11 Given this program’s connection to TV shows like NCIS, I do not think it’s a coincidence that Carla Valentine resembles NCIS’s resident hyperfeminine, “goth-punk” forensic scientist, Abby Sciuto, one of the most recognizable figures from this television genre.

12 According to Penfold-Mounce, “the forensic gaze is intertwined with the language in its investigation (Pierson, 2010), contributing to the empowerment of the viewer. In popular culture representations of forensic scientists, they are shown verbally to record their observations about the victim and the crime scene. This is particularly well illustrated in shows such as Silent Witness and CSI where the pathologists or medical examiners continuously describe and discuss proceedings and findings using the language and jargon of science.

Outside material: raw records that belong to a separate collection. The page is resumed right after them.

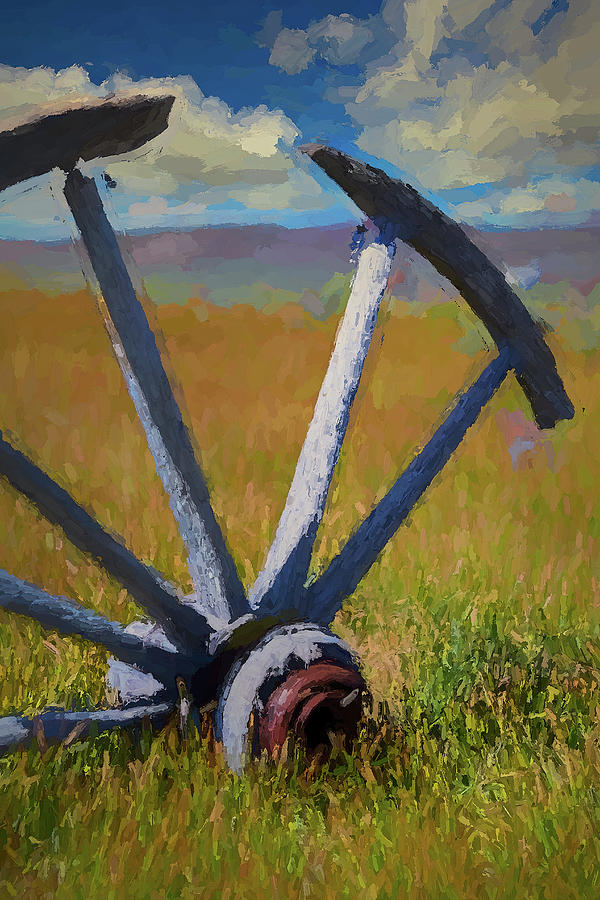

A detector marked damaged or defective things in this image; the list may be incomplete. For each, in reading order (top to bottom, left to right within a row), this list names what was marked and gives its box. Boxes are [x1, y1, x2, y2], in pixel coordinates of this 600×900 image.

peeling white paint on spoke [103, 312, 230, 628]
broken wagon wheel [0, 100, 572, 772]
peeling white paint on spoke [248, 241, 394, 612]
peeling white paint on spoke [217, 624, 354, 768]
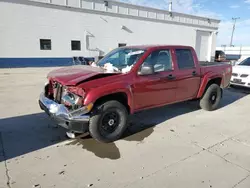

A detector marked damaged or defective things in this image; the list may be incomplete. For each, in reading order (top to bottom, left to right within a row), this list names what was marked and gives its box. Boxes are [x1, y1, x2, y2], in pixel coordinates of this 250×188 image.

crumpled hood [48, 65, 120, 85]
damaged front end [38, 81, 93, 134]
front wheel well damage [93, 92, 130, 113]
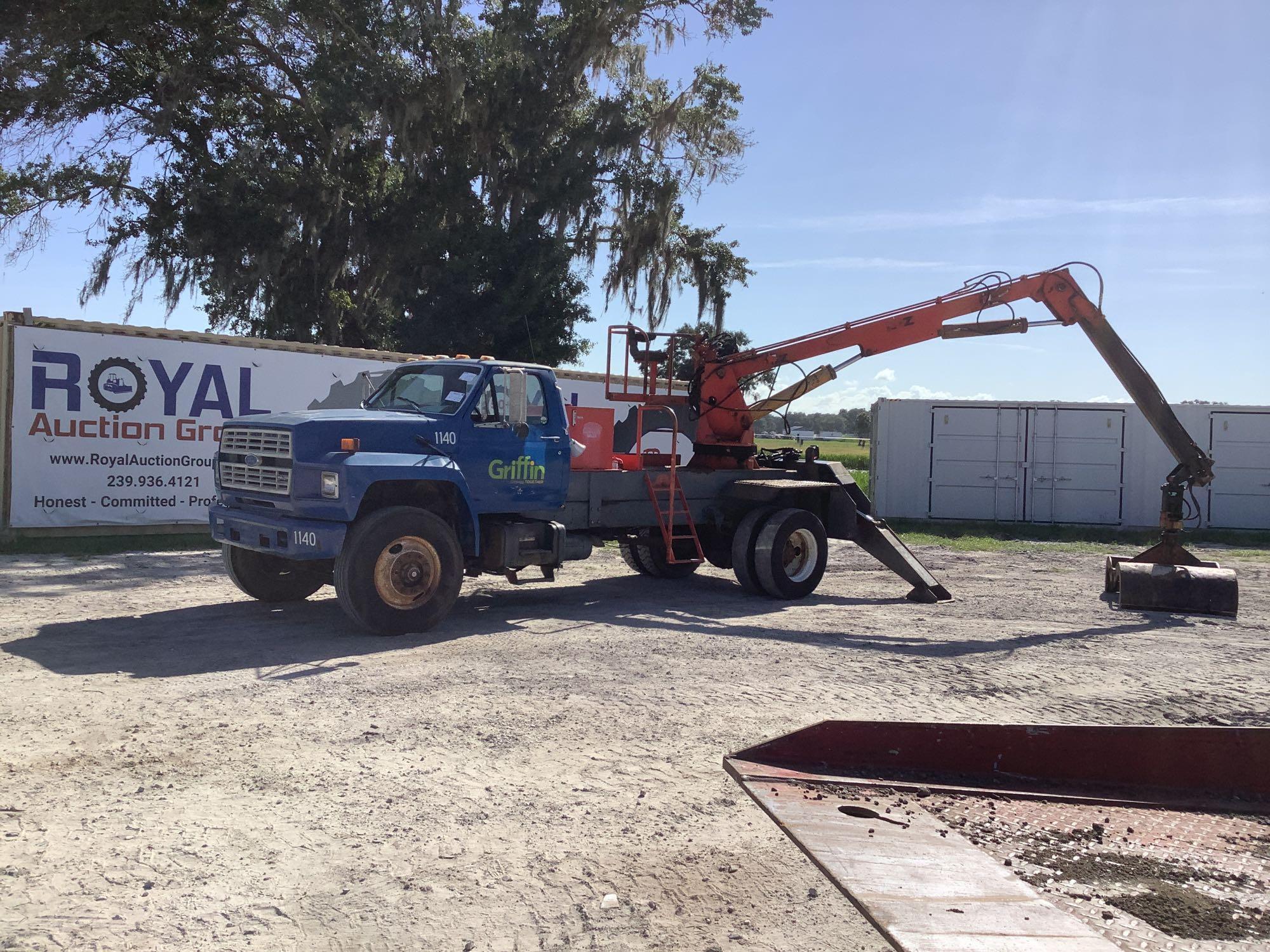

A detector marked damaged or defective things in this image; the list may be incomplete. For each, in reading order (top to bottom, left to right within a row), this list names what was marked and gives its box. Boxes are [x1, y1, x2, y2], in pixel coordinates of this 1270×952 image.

rusty wheel rim [371, 538, 442, 612]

The forensic gaze adds to the science-based lens that stands between the viewer and death as it softens and distances the viewer from the revulsion of dead flesh and aids the emergence of corpse and death as entertainment” (27).

13 One interviewee, Joey, does say that she started gaining weight after being diagnosed with epilepsy and put on a new medication. However, when we see her next, she is berating herself for the weight gain and needing a size 20 wedding dress.

14 By biopolitical, I mean the goals of the state to fortify the population through positive measures, in the classic Foucauldian sense of “make live.”

15 This is similar to what Deborah Lupton calls the pedagogy of disgust. For more, see her essay “The Pedagogy of Disgust: The Ethical, Moral and Political Implications of Using Disgust in Public Health Campaigns.”

16 In her chapter “Bypassing Blame,” Natalie Boero calls the obesity epidemic a postmodern epidemic, characterized by an obsession with everyone’s risk for becoming fat: “What makes the obesity epidemic unique is that we are all at risk for obesity; what varies is our degree of risk. Indeed, in an era of personal responsibility for health, one no longer need manifest any concrete symptoms to be considered at risk for any given disease (Clarke et al. 2003). Both this concern with risk and the divorcing of the concept of an epidemic from a traditional biomedical model are the true hallmarks of a postmodern epidemic like obesity” (308).

17 Watching this program as a fat person can be traumatic. Watching medical violence be committed against a body that looks like your own, supposedly in the name of your health, can take a massive psychological toll. I have watched Obesity: The Post Mortem countless times to write this article and doing so has absolutely harmed me.

18 See Levy-Navarro’s “I’m the New Me” for a more fleshed out discussion of the role of confession in dieting discourse.